GM会議で記者会見する米大リーグのセリグ・コミッショナー=AP

 むしろ、メジャー側の狙いは、制度の存続より廃止か。

■「入札金は負担。制度なくてもいい」

 先週、米フロリダ州オーランドで開かれたゼネラルマネジャー(GM)・オーナー会議を取材した。多くのチーム関係者にポスティング制度のあり方、どう変わるべきかを聞いても、「複数のチームが交渉できるようになるといい」と何らかの改革案を口にしたのは、レンジャーズのサド・レバイン・アシスタントGMただ一人。あとは申し合わせたように、「交渉は大リーグ機構に任せているので、差し控えたい」とコメントを避けた。

 もっともらしく聞こえるが、 改革も何も、廃止が望みなのだから、多くに囲まれて本音を言えるはずもない。

 あるGMは「名前を出さないでくれ」と断った上で、こう言っている。「もう、なくなっても構わない。巨額のポスティングフィーは、大きな負担だから」

 日本側が、ポスティング制度を利用して移籍する選手がメジャーの複数球団と交渉できるよう提案したことについては、複数のオーナーが「Nonstarter(見込みなし)」と話したそうだ。

■ 狙いは海外FA権取得年数短縮か

 日本側にしてみれば「メジャー側が、一切譲歩してくれない」ということになるが、メジャー側にしてみれば「ポスティングの制度そのものが、我々にとって大幅な譲歩だ」ということのようである。

 では、ポスティングを廃止したら、どうなるのか。

 それはそれで、メジャー側も困る。日本という市場も考えれば、選手獲得は単に戦力という意味だけではなく、ビジネス的にもうまみがある。そんな利権を手放すはずがないが、彼らは彼らでもっと先を見ている。

 おそらく真の狙いは、現在は9年と定められている日本選手の海外FA権取得年数の短縮。もちろん、彼らが介入して日本の制度を変えるのは無理があるが、ポスティング制度がなくなった場合、日本はどうなるか、ということだ。


■どうなるアマ選手の米国流出抑止力

 選手会は当然、FA取得年数の短縮を要求するだろう。実際、せめて7年にしてくれ、との声はすでに出ている。日本の各球団にしてみれば、それは受け入れられないが、その場合、将来のメジャー入りを夢見るドラフト前の選手らがどう考えるのか、ということになる。

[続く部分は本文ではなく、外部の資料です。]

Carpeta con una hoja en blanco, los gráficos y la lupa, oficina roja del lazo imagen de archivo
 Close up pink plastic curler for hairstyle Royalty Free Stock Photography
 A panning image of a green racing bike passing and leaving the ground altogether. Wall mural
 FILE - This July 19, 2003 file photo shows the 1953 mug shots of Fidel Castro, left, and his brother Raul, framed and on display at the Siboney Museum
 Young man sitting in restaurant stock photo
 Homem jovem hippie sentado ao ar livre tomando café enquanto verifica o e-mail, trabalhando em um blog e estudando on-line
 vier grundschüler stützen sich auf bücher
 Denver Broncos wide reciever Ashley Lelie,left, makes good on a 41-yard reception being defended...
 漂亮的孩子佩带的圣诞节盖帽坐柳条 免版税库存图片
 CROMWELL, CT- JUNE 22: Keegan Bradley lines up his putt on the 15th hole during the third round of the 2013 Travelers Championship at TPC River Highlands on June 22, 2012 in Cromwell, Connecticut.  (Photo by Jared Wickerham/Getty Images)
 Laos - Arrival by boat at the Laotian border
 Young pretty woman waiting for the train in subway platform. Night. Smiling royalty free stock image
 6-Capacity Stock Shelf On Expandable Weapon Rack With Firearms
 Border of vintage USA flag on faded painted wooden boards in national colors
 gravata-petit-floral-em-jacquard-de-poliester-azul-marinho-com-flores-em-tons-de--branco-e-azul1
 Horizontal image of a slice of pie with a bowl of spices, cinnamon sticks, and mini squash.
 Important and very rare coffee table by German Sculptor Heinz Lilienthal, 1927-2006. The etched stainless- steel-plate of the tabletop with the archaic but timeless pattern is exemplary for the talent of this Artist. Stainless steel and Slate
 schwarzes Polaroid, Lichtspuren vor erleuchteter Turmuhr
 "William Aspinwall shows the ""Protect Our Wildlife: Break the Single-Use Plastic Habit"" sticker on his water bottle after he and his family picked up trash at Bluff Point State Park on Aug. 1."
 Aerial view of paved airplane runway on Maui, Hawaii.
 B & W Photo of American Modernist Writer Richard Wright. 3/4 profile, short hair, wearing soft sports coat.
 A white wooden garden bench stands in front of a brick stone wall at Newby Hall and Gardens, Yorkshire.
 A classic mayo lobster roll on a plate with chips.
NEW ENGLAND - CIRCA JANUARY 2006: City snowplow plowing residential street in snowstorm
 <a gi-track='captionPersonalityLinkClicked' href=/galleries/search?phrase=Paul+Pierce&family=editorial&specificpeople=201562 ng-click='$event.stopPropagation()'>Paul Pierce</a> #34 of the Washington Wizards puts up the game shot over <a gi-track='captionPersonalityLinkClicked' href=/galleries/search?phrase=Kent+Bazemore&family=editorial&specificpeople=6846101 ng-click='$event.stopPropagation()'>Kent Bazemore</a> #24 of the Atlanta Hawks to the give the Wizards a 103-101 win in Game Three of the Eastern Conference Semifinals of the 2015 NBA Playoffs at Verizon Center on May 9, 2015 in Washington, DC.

 2006年のワールド・ベースボール・クラシック(WBC)に出場したある選手が米国に来たとき、こんな話をしていた。「早くこっちに来たいですよ。9年は長い。その頃にはもう、力が衰えてしまうかもしれない」

 もちろん、ケース・バイ・ケース。黒田博樹や上原浩治のように30代後半で、メジャーで活躍できる選手もいる。ただ、彼らはむしろ例外。ドラフト1位候補の選手らが長く拘束されることを嫌えば、向かう先は直接、海の向こう側か。

 これまでポスティング制度というのはある意味、若いアマチュア選手の米国流出を防ぐ抑止力になっていた。そのたがが外れかねない。おそらくメジャー側は、そこまで流れを想定し、撤廃をにおわせている。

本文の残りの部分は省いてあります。